The Christian and American Law: Christianity's Impact on America's Founding Documents and Future Direction

By H. Wayne House, ed.
Grand Rapids : Kregel (1998). 301 Pages.

Reviewed by Dr. Dennis Swanson
10.2 (Fall 1999) : 303-304

The relationship between Christianity as a religion and the civil government of the United States is one of constant turmoil, high emotion, and seemingly endless litigation in the court system. In this book the editor (himself a professor of both theology and law) has brought together a series of essays by lawyers and theologians discussing some of the most pertinent issues in the current discussion. In the introduction House states that “the American experiment was built on the acceptance of law from two sources, both reflecting adherence to divine law. The first was the law of nature, generally known as natural law. The second was the law of Scripture” (9). He then points out, “[A]t the heart of America’s constitutional government lies a third source: the common law tradition” (ibid.). The articles arise from a series of lectures given at the 1993 National Association of Evangelicals meeting. The essays examine “the past influence of Christianity on the laws, determined ways in which Christians should relate to current laws, and proposed ways Christians might influence future law s” (11).

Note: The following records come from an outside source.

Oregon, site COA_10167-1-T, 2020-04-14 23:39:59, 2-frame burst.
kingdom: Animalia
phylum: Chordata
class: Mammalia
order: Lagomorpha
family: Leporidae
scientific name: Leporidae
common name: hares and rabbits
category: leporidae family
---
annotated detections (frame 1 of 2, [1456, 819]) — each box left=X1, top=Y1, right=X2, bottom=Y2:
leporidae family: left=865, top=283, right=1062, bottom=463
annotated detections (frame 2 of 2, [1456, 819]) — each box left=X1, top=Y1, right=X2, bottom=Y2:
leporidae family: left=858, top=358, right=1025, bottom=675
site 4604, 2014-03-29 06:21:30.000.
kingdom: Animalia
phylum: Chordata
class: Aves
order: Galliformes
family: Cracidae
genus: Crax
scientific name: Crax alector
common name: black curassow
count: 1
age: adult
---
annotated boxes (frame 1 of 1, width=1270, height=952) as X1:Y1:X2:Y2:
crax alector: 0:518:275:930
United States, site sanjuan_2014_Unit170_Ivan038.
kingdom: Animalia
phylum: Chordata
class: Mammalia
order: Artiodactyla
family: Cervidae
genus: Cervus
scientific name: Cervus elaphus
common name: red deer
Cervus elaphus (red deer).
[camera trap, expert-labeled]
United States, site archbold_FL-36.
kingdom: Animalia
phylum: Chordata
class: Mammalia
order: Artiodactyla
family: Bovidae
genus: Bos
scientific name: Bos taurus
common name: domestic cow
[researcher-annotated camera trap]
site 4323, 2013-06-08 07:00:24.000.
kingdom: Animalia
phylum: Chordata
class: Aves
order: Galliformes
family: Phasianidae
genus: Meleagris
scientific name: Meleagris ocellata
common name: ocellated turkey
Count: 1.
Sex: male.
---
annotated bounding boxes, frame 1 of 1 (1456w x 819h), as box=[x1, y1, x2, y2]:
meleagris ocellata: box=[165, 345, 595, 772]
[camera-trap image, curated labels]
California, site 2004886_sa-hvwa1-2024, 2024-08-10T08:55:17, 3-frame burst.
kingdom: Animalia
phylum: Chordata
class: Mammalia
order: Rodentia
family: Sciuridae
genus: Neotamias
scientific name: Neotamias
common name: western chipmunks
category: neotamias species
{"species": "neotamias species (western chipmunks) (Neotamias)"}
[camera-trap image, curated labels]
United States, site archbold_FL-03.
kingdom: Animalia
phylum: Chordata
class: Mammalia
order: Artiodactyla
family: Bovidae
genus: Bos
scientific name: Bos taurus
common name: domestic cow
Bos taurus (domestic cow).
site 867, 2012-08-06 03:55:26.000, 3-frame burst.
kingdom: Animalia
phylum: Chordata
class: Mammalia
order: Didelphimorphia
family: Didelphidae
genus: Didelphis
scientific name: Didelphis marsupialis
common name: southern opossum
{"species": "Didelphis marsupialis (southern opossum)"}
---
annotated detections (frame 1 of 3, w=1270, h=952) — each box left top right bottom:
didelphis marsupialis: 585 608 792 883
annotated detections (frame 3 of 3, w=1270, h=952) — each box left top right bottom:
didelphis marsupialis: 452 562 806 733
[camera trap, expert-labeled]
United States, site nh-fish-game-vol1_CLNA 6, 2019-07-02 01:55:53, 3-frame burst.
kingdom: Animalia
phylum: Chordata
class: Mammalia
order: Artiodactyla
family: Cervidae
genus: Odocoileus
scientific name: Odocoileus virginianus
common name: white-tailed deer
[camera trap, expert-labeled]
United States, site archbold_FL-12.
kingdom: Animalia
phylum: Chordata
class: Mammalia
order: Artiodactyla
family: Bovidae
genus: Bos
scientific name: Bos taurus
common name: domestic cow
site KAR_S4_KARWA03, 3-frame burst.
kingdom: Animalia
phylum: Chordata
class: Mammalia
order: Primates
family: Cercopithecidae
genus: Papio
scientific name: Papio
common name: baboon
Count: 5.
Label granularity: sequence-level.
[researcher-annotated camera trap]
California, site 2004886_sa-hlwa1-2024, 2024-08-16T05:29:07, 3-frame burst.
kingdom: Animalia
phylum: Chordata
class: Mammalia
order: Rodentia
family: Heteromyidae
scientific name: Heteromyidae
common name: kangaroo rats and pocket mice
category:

This book is not for the faint of heart. The reading is often ponderous, and those who have not waded through legal briefs and tightly wound argumentation may very w ell abandon the effort. However, that would be to their detriment as the various essays contain a wealth of well thought out and, for the most part, well articulated positions on the various issues of the Christian’s relationship to civil authorities. Herbert W. Titus’ introductory chapter, “God’s Revelation: Foundation for the Common Law,” is an excellent presentation of the place of Christian theology in relation to the formulation of America’s civil law. He convincingly demonstrates that “America’s founding fathers embraced a philosophy of law and government explicitly based on God’s revelation in nature and the Holy Scriptures” (41). Other noteworthy chapters are John Eidsmoe’s “Operation Josiah: Rediscovering the Biblical Roots of the American Constitutional Republic,” D. F. Kelly’s “The Religious Roots of Western Liberty: Cut Them or Renew Them?” and Edmund Clowny’s “The Kingdom, The Church, and the Gospel in an Age of Pluralism.”

A couple of the essays are disappointing. The chapter on “The Abiding Value of Biblical Law” is far too brief to cover the issues adequately, and the author’s use of “law” as it relates to the OT seems overly broad. The editor’s own chapter on civil disobedience will likely strike many as running headlong into Romans 13 and 1 Pet 2:13-17.

At the end of the book there is a “Summary Statement” signed by the participants in the conference and introduced in the book by Carl F. H. Henry.

This book is recommended as a balanced and thorough discussion of issues that currently are engaging many areas of theological, judicial, and legislative thought and action. It will be especially helpful to pastors and other church leaders who are thinking through these issues, as the call to political action by Christians becomes more fervent with the approaching national elections.